Mathematically, this can be understood by considering the 1-dimensional case of projecting eccentricity, x, as a logarithmic function along the horizontal meridian onto cortical space y, where

$$y\left(x\right)= k\cdot log\left(x+a\right).$$

Let σ(x) be the function describing the size of the phosphene as a function of eccentricity, x. This phosphene will span the range from \(x-\frac{\upsigma (\text{x})}{2}\: \text{to} \: x+\frac{\upsigma (\text{x})}{2}\) along the horizontal meridian. The phosphene’s projection onto the cortex will have size:

$$\uprho \left(\text{x}\right)=\text{y}\left(x+\frac{\upsigma \left(\text{x}\right)}{2}\right)-\text{y}\left(x-\frac{\upsigma \left(\text{x}\right)}{2}\right).$$

This can be considered the optimal spacing between electrodes on the cortex, since any two electrodes with spacing less than \(\uprho(x)\) will have overlapping phosphenes.
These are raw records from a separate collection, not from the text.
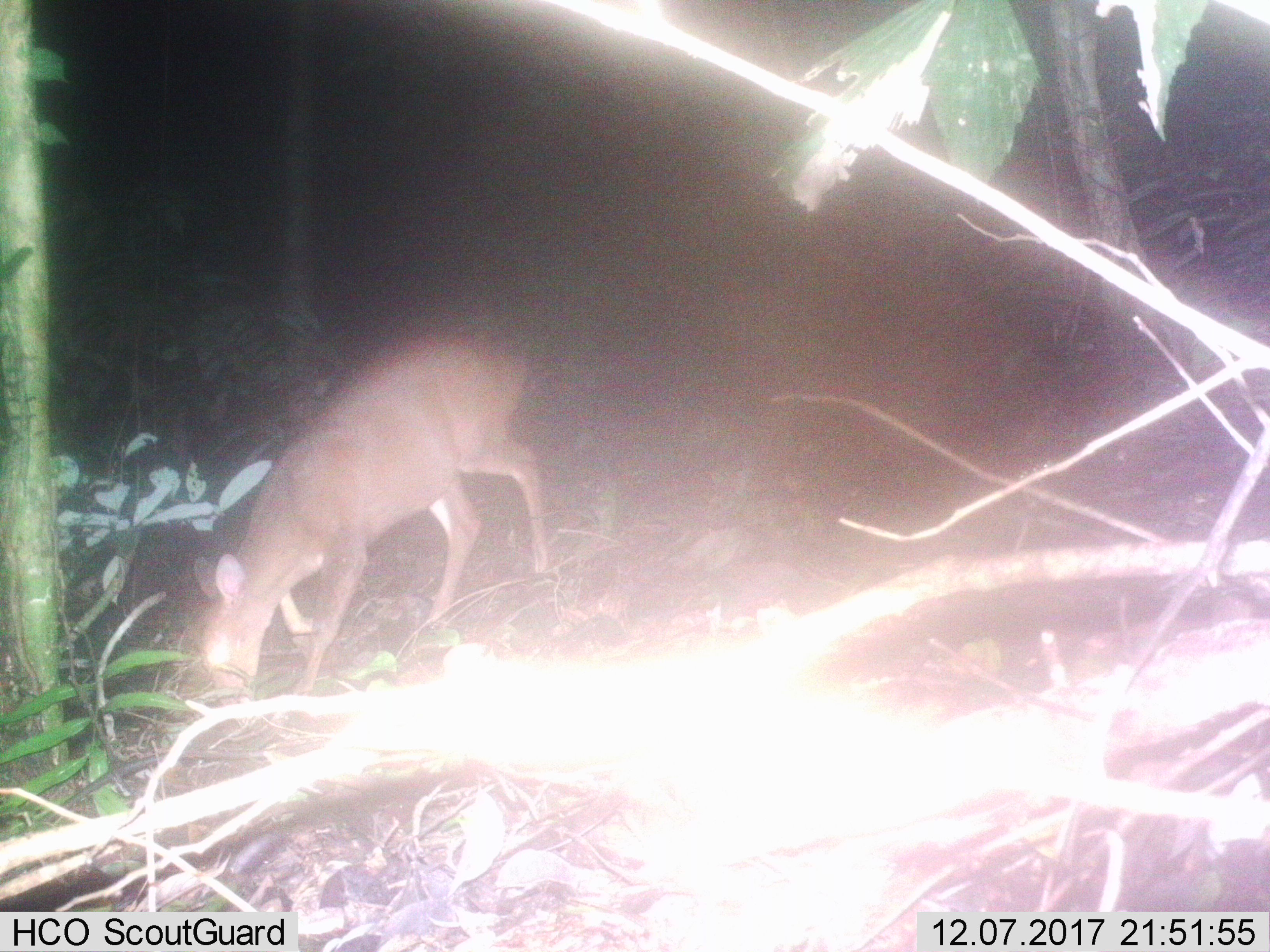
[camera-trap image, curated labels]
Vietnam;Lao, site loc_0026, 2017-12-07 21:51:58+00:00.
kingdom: Animalia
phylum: Chordata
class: Mammalia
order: Artiodactyla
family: Cervidae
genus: Muntiacus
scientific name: Muntiacus vuquangensis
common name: large-antlered muntjac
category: large antlered muntjac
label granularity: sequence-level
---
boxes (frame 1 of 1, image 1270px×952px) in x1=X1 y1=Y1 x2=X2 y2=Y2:
large antlered muntjac: x1=190 y1=329 x2=550 y2=704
The first order Taylor expansion of y(x) allows the approximations:

$$\text{y}\left(x+\frac{\upsigma \left(\text{x}\right)}{2}\right) \sim y\left(x\right)+\frac{\upsigma \left(\text{x}\right)}{2}{y}^{\prime}\left(x\right).$$

And

$$\text{y}\left(x-\frac{\upsigma \left(\text{x}\right)}{2}\right) \sim y\left(x\right) - \frac{\upsigma \left(\text{x}\right)}{2}{y}^{\prime}\left(x\right).$$

So

$$\uprho \left(x\right) \sim\upsigma \left(x\right){y}^{\prime}\left(x\right).$$

Thus, the optimal spacing on the cortex is approximately equal to the size of the phosphene in visual space multiplied by the slope of the cortical mapping function y(x). For our mapping function of \(y=k\cdot log\left(x+a\right)\), \({y}^{\prime}\left(x\right)=\frac{k}{x+a}\), so

$$\uprho \left(x\right) \sim\upsigma \left(x\right)\frac{k}{x+a}.$$

We next assume that phosphene size grows as a linear function with eccentricity, \(\upsigma \left(x\right)=mx+b\).

Substituting this into the equation above, and expressing eccentricity, x, as a function of cortical position, y, by inverting the mapping function, \(x = {{\text{e}}^{\frac{{\text{y}}}{{\text{k}}}}} - {\text{a}}\), it follows that the optimal sampling on the cortex is:

$$s \left( {y} \right) = \frac{{{k} \cdot {m}\left( {{{e}^{\frac{{y}}{{k}}} + {a}}} \right) + {k} \cdot {b}}}{{{{e}^{\frac{{y}}{{k}}}}}}.$$

At the fovea, x = 0, y = log(a), and \(s = \frac{k\cdot b}{a}\) In the far periphery, \(s\) asymptotes to \(s = k\cdot m\). If \(m=\frac{b}{a}\) then the optimal sampling would be constant across the cortex. If \(m<\frac{b}{a}\) then the optimal electrode spacing on the cortical surface in the fovea is greater than in the periphery. We assumed cortical mapping parameters of k = 15 mm and a = 0.5 deg in our simulations, based on cortical maps from Refs.39,106. We assumed an intercept of b = 0.16 and a slope of m = 0.08, based on electrophysiological estimates of macaque neuronal receptive fields44. For these values, the optimal sampling, \(s\)(y), is 2.2 mm at 1 degree eccentricity and decreases to 1.3 mm at 20 degrees eccentricity.

Quantification and statistical analysis

Our model was designed to qualitatively rather than quantitatively replicate the predicted effects of cortical stimulation.